Politics should be taught in primary schools, Alastair Campbell says
Politics should be taught in primary schools, Alastair Campbell has said, with the former spin doctor advising that the lessons for young children could be called “arguing”.
“We teach our kids that PE, running around the playground, is good for them. I think we should teach our kids to be interested in and engaged in politics,” Campbell told an audience at the Hay festival.
Speaking at the event in Wales on his 66th birthday, the co-host of podcast The Rest is Politics expressed dismay that most students in the UK do not take politics classes unless they choose to study it at A-level.

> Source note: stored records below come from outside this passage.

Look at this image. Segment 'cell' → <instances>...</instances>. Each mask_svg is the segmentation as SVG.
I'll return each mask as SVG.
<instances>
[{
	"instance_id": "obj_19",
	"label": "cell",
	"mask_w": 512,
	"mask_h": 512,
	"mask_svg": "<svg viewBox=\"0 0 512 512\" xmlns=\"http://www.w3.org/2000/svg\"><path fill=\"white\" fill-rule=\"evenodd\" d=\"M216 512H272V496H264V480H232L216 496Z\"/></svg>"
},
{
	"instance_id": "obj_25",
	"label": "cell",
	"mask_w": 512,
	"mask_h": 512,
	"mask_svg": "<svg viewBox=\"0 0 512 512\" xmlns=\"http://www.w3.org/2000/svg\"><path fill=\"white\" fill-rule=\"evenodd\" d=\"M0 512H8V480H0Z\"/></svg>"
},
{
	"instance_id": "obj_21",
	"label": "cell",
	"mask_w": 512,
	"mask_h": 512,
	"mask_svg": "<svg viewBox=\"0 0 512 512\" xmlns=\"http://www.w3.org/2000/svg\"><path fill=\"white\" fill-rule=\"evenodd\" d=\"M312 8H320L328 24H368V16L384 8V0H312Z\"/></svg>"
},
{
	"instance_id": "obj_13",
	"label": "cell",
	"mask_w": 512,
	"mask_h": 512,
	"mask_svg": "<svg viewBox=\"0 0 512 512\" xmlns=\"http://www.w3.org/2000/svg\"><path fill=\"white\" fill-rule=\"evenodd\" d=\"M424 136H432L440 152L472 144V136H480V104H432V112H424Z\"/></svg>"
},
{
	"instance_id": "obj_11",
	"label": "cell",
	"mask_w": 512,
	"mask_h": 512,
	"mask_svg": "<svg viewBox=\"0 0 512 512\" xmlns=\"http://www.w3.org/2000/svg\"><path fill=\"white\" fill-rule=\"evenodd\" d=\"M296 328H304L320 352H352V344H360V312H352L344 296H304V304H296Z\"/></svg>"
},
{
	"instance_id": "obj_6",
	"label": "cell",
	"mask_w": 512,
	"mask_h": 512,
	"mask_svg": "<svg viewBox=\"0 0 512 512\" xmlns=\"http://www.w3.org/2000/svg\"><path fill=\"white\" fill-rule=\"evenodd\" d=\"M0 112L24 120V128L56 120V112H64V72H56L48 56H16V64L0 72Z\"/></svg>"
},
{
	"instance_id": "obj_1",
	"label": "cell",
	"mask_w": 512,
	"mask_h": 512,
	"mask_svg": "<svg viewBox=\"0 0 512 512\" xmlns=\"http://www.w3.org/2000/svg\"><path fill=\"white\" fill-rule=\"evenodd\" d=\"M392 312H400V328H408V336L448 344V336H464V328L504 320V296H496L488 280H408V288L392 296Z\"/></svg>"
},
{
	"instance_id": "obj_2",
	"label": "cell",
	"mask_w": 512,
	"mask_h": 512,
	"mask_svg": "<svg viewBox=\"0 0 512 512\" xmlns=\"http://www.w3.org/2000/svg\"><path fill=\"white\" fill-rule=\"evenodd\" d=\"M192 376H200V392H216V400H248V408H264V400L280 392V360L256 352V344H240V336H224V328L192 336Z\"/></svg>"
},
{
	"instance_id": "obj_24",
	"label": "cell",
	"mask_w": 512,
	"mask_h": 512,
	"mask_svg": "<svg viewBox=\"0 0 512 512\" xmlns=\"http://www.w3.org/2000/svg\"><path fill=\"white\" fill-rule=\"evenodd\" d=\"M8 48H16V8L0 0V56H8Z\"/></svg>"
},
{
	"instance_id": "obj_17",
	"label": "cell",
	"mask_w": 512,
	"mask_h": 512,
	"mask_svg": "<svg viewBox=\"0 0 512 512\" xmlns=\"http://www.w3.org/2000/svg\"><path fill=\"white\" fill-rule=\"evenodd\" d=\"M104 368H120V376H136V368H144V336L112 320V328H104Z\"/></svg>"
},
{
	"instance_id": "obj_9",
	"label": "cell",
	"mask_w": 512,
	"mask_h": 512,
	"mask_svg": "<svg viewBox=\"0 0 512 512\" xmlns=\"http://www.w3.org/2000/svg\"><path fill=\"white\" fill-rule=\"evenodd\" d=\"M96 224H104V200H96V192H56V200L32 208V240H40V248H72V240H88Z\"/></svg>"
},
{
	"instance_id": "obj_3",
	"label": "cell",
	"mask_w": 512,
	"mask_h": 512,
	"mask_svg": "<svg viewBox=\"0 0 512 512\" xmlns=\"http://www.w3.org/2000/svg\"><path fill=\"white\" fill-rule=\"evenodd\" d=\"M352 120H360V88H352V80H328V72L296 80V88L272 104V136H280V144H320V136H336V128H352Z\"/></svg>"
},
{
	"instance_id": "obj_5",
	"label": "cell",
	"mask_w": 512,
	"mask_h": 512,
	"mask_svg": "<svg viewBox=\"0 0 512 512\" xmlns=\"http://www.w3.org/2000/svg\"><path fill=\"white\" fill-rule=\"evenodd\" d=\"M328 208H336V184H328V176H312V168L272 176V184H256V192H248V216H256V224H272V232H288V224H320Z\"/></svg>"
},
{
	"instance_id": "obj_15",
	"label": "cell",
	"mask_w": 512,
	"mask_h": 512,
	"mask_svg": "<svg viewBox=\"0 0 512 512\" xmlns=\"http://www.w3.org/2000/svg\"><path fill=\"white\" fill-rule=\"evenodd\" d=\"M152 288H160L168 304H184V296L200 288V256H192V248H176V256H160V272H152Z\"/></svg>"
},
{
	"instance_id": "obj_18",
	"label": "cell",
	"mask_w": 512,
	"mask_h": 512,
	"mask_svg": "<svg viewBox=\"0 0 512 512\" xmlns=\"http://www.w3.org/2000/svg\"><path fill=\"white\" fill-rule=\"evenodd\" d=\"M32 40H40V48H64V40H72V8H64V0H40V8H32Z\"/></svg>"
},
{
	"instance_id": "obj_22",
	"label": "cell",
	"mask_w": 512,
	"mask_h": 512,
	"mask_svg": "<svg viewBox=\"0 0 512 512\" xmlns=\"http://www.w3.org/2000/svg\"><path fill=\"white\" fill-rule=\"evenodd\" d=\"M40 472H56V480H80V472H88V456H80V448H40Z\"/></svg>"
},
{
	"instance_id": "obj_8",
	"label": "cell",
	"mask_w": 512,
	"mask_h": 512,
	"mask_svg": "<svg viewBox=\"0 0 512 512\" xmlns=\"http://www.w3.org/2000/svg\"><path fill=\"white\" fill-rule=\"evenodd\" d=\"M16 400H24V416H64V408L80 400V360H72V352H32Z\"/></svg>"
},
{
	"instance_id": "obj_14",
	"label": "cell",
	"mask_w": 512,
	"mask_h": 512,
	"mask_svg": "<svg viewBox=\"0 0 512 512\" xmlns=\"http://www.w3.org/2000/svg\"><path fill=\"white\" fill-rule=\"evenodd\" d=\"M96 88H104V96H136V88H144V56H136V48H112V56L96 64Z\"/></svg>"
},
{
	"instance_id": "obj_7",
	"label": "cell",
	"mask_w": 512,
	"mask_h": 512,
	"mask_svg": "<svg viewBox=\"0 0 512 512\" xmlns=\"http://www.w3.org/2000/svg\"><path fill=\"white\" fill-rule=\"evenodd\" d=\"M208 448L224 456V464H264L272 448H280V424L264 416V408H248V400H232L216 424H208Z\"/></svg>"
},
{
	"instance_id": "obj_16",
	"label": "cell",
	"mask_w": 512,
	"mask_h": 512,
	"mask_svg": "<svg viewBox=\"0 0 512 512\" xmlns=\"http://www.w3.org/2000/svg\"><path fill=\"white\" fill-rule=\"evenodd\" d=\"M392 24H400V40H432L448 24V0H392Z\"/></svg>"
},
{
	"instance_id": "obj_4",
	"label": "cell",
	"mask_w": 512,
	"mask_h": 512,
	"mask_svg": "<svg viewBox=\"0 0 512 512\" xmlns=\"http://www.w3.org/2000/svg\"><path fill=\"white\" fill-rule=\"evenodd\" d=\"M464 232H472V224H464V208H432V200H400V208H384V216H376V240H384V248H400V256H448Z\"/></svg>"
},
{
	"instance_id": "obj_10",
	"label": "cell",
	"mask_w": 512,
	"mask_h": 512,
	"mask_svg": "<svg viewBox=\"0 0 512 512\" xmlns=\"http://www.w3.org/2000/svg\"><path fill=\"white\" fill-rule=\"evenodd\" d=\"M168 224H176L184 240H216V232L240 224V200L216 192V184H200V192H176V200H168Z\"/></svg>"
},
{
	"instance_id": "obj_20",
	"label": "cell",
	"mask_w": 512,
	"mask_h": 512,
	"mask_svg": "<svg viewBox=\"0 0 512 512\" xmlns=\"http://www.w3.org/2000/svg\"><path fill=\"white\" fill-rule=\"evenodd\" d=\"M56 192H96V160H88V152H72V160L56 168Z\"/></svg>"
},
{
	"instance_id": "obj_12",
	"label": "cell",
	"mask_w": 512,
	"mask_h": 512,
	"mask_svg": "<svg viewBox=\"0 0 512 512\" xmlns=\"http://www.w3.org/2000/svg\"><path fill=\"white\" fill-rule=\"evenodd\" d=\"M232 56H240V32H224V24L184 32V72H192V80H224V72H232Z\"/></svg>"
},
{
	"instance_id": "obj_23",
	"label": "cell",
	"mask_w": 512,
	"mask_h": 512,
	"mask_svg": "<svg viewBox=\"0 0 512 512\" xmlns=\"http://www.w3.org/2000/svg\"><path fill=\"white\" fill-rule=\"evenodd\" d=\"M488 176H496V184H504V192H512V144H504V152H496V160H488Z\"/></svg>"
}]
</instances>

Political education needs to start in primary schools, and then become part of the “everyday debate” in children’s entire school experience, he said. “Maybe you don’t call it politics,” he said, suggesting that it could be called “arguing”, “policy” or “big issues”.
“Some of the most enjoyable stuff I do is going into schools and trying to teach young kids what politics is,” he added. “When they sit down and they start thinking about stuff, it’s just so fascinating and innovative.”
Since Eton college has produced more than triple the number of prime ministers that the Labour party has, Campbell believes that more state school students need to be taught “how to communicate, how to argue, how to fight their corner” from a young age.
Better political education is needed for adults, too, he added. “Anyone who reads the Daily Mail, please stop,” he said, addressing the audience. “It’s political dumbing down, and we’ve got to stop that.”
Though the event at the literary festival, where he was being interviewed alongside Guardian columnist Rafael Behr, was entitled Politics Without Rage, Campbell said sometimes rage “is the only way you can show why something matters”.
Questioned on his recent outburst on BBC Newsnight, when he appeared alongside former Brexit party MEP Alex Phillips, he described his response as “quite controlled rage”.
In the debate about Britain’s departure from the EU on 11 May, Campbell had repeatedly interrupted Phillips, telling her “don’t talk rubbish” and to “face the fact” that what her fellow Brexiters promised “was a pack of lies”.
When Phillips retorted by saying “It’s very rich a man who essentially was part of telling lies to invade a country to accuse me of dishonesty,” Campbell said: “I think you may have lost the argument there my dear, if I may patronise you even more.”
When Newsnight host Victoria Derbyshire tried to defuse the situation, he addressed her: “You bring these people on, you never challenge them, and you let them talk absolute rubbish about Brexit, and it’s happened on the BBC for year after year after year.”
“I wasn’t happy with myself going for Victoria at the end,” he reflected at the Hay event. “I think I did that that because I was worried that if I allowed [Phillips] to keep talking such utter bilge I would go even worse.”
Campbell asked the audience how many of them believe Brexit is going really well, and just one person put their hand up. While a book festival’s “generally middle class, middle aged” audience might not be the best survey, Campbell admitted, he believes that this lack of enthusiasm for Brexit is widespread. “I get this everywhere around the country,” he said, even in the so-called “red wall”.